MiFID II – what next ?
Michael Hufton looks ahead to the FCA’s Thematic Review into MiFID II, including predictions, early results, and advice for IROs.
Popular folklore has it that MiFID II contains some 1.7m paragraphs of text, coincidentally the same number of times IROs have heard the acronym over the past few years. It has become a turgid topic, and so it’s with some trepidation that I approach MiFID II yet again.
2019 started with a focus on MiFID II one year on. But MiFID II 18 months on will be much more interesting. The Financial Conduct Authority announced its Thematic Review into MiFID II in July 2018 and is due to publish the final report in Q2. This has been a thorough body of work, pulling data from across the industry and conducting visits to buy-side, sell-side and independent firms. It should give us a comprehensive view of how the regulator thinks MiFID II is bedding in – and where the sensitivities lie.
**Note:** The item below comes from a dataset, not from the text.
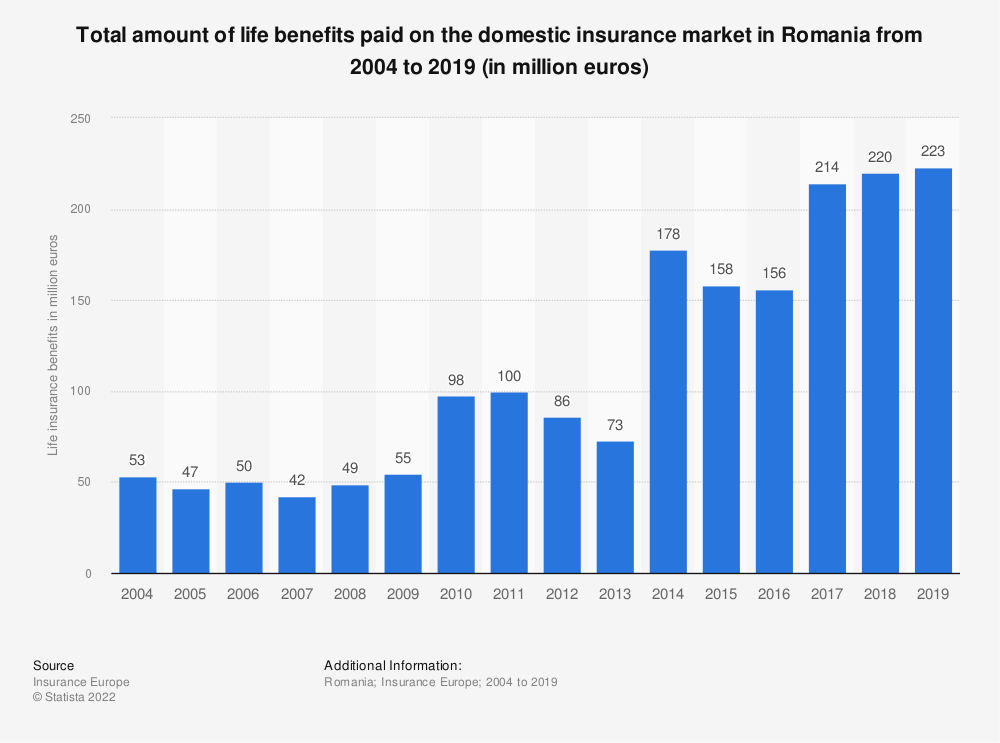 Statistic: Total amount of life benefits paid on the domestic insurance market in Romania from 2004 to 2015 (in million euros) | Statista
From FCA CEO Andrew Bailey’s speech on 25th February, and the FCA’s presentation at AIRA’s Annual Conference in Sydney in November, we have good visibility over what the high level conclusions of the review are likely to be:
• the FCA is strongly supportive of MiFID II;
• fundamental changes have occurred in the market;
• early results indicate a reduction in costs incurred by investors in equity portfolios managed in the UK of c£180m in 2018, an estimated £1bn saving over the next five years;
• the market is going through a period of price discovery and is yet to find an equilibrium; and
• internationalisation of, and growing international interest in, these reforms.
What it means for IROs
From an IRO perspective, the extent of change isn’t always obvious, especially for large cap corporates: most see more incoming meeting requests directly from investors; many see an evolving landscape at conferences; some perceive changes to sales and research coverage on the sell side. But the buy side has experienced profound change, with the entire industry moving to a model where the cost of research and corporate access is taken to P&L, not billed to the client, and several large firms building internal corporate access teams. The impact of these shifts is still percolating through.
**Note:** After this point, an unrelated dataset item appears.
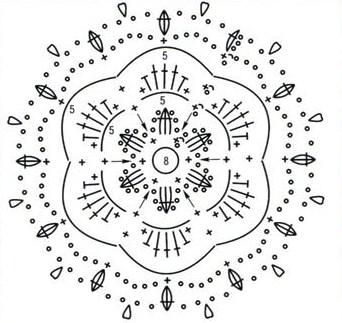 4333508_shemavyazaniyamotiva1 (342x323, 54Kb)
Others have noted the growing international impact of MiFID II, for example the speech on 26th February by Commissioner John Price of the Australian Securities & Investments Commission (ASIC) to the Group of 100 Australian CFOs dinner: “…The impact of MiFID II may even be more far reaching than that. As recently noted in The Economist: ‘As well as being a European rule, MiFID II may evolve into being an unofficial international standard.’”
We can be confident that the Thematic Review will strike an overall tone of positive-but-it's-early-days. However, the devil will be in the detail. Whilst the FCA is keen to stress it will be risk-based in its supervisory approach, it could well cite examples of both good and bad practice – with the possibility of referring cases for further investigation or enforcement. As such, it is likely to set de facto bounds of what is acceptable, and this will drive further change in market practice.
Joining the dots gives clear indications where there could be issues. One is the importance of considering value, as well as quantity, in formulating pricing, with robust ex-ante as well as ex-post evaluation criteria and metrics. This applies equally to corporate access as it does to research – and is far from universal in market practice today. Expect uniform low-level pricing policies, especially where there is no obvious methodology behind the numbers, to come under scrutiny.
Low pricing can be good for the end consumer, but not where it’s so low it raises questions of effective competition – one of the FCA’s three operational objectives. Low cost ‘all you can eat’ packages and one-off events such as conferences priced substantially below cost are also likely to be a focus of attention. IROs frequently observe changes in conference attendance since the introduction of MiFID II, and I would expect to see further evolution in how conferences are attended, priced and paid for.
For IROs, the most likely outcome is a continuation of the trends that have become apparent over the past 12 months: a growing responsibility to do more within the team.
Michael Hufton is founder and managing director of ingage IR.